■ EXTRACT:
####

A new study led by Cedars-Sinai investigators suggests HER2 signaling may be a key driver of fibroblast invasion and can serve as a target for therapeutic intervention in idiopathic pulmonary fibrosis.
HER2 is a gene that produces a protein found on the surface of breast cells. A mutation of the gene can lead to overproduction of the protein and is associated with a type of breast cancer. Using single-cell RNA sequencing, the team examined the activation of HER2 in lung fibroblasts and saw that it led to a more invasive genetic program and worsened fibroblast invasion and lung fibrosis. But antagonizing HER2 signaling blunted the progression of lung fibrosis in a humanized animal model of pulmonary fibrosis.
Idiopathic pulmonary fibrosis, a fatal disease within five years of diagnosis for most patients, is characterized by excessive recruitment of collagen-producing fibroblasts to sites of tissue injury. This results in excessive lung scarring associated with severe patient morbidity. The molecular mechanisms that drive the proliferation of the scarring fibroblasts is not completely understood, hindering effective treatment.
Current therapies approved by the Food and Drug Administration (FDA) do not improve lung function, prolong life, or target the underlying mechanisms that drive disease progression and unremitting lung scarring. In this study, Cedars-Sinai investigators, led by Paul Noble, MD and Dianhua Jiang, MD, PhD, looked to see if targeting the fibroblasts destroying lung tissue as if they were like cancer spreading in the body could be a better approach to treating and curing idiopathic pulmonary fibrosis.
“This research supports the idea that targeting the cells that are scarring and destroying lung tissue with the same drugs that work on HER2 breast cancer metastasis may be a better approach to treating and curing idiopathic pulmonary fibrosis,” said Paul Noble, MD, director of the Women’s Guild Lung Institute at Cedars-Sinai and corresponding author of the study.
“Current therapies under investigation do not take this approach, there have been FDA-approved treatments that target the HER2 pathway on the market for years. Pinpointing HER2 led to breakthrough treatments for breast cancer. Our finding suggests it may be possible to utilize these therapies to treat idiopathic pulmonary fibrosis patients,” said Noble, who is also the chair of the Department of Medicine and a professor of medicine.

####

■ WHAT THIS EXERCISE ASKS:
A. Using the article on HER2 and lung fibrosis, explain why the incomplete understanding of what drives the scarring fibroblasts is a problem.
B. In the article on HER2 and lung fibrosis, what technique did the team use to examine HER2 activation in lung fibroblasts?
C. Rewrite the paragraph of the article on HER2 and lung fibrosis that begins "HER2 is a gene" as a short bulleted list, keeping its main facts.

■ RAW DATA:
####

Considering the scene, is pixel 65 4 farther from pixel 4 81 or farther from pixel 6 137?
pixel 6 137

####

■ ANSWERS FOR EACH ITEM:
A. The molecular mechanisms behind the proliferation of the scarring fibroblasts are not completely understood. That gap hinders effective treatment of idiopathic pulmonary fibrosis.

B. Single-cell RNA sequencing.

C.
- HER2 is a gene that produces a protein found on the surface of breast cells.
- A mutation of the gene can cause overproduction of the protein and is associated with a type of breast cancer.
- Using single-cell RNA sequencing, the team found that HER2 activation in lung fibroblasts led to a more invasive genetic program and worsened fibroblast invasion and lung fibrosis.
- Antagonizing HER2 signaling blunted the progression of lung fibrosis in a humanized animal model of pulmonary fibrosis.